Description
Before reporting an issue
- I have read and understood the above terms for submitting issues, and I understand that my issue may be closed without action if I do not follow them.
Area
welcome/ui
Describe the bug
At the time of login, some Keycloak APIs are missing essential security headers, including Content-Security-Policy (CSP) and Strict-Transport-Security (HSTS).

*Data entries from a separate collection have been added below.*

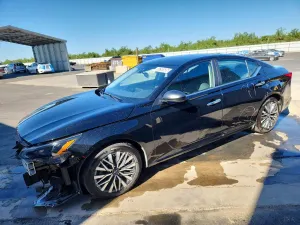 Nissan Altima 2.5L 4 2025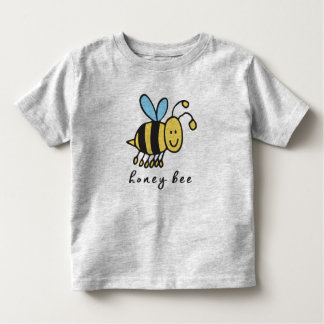 Querida Bee Toddler Top ou T-Shirt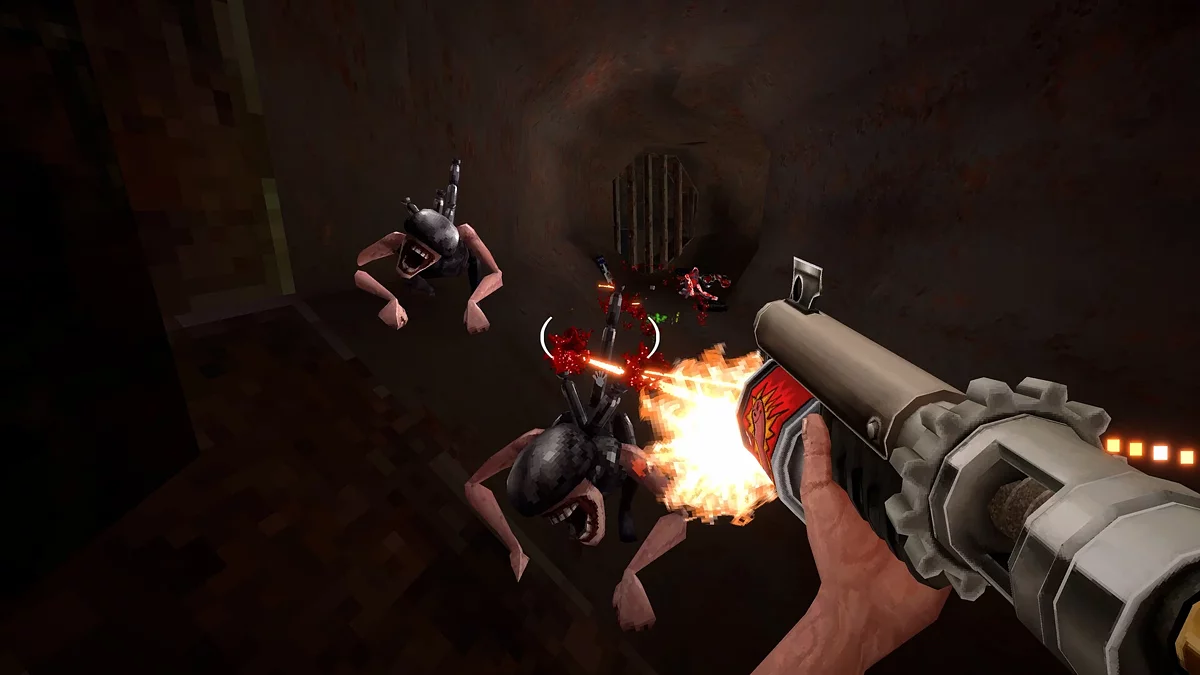Скриншот из игры POSTAL: Brain Damaged - These Sunny Daze - 5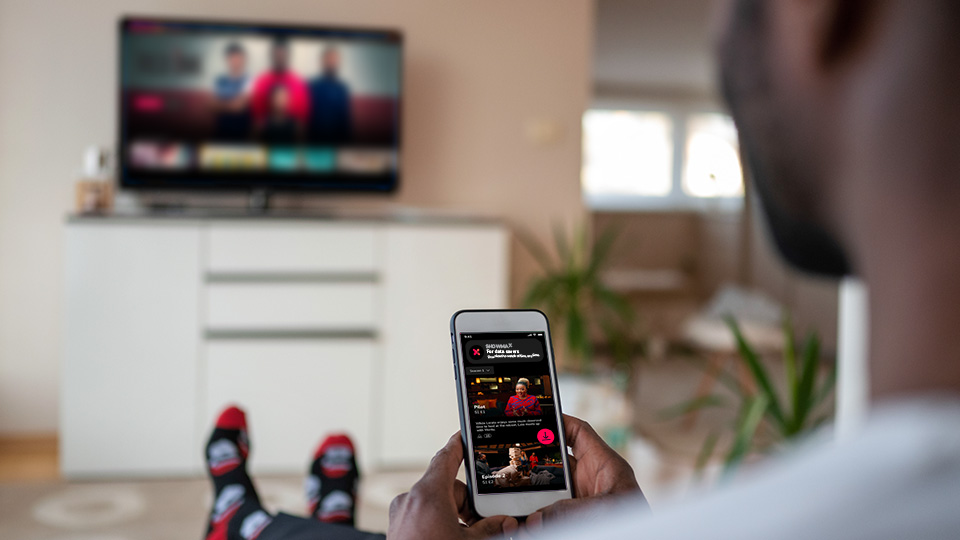 The New Showmax is Revolutionising Streaming for Africa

The absence of these headers could pose security risk as clickjacking, man-in-the-middle attacks and content injection vulnerabilities.
Version
26.1.0
Regression
- The issue is a regression
Expected behavior
Keycloak should be configured to send the following security headers in outgoing responses:
CSP: default-src 'self'; script-src 'self'; connect-src 'self'; upgrade-insecure-requests; block-all-mixed-content
Strict-Transport-Security: max-age=31536000; includeSubDomains; preload
Actual behavior
Currently, these headers are missing from some login-related API responses, leaving the system potentially exposed.
How to Reproduce?
Attempt to authenticate using Keycloak's login flow, either through a browser or API request. Use browser developer tools to inspect the headers returned by Keycloak Login API responses. Verify if CSP and HSTS headers are present in the response. If they are absent, note down the affected end point.
Anything else?
Suggested Fix: Configure Keycloak to automatically include these headers in API responses to enhance security and compliance with best practices.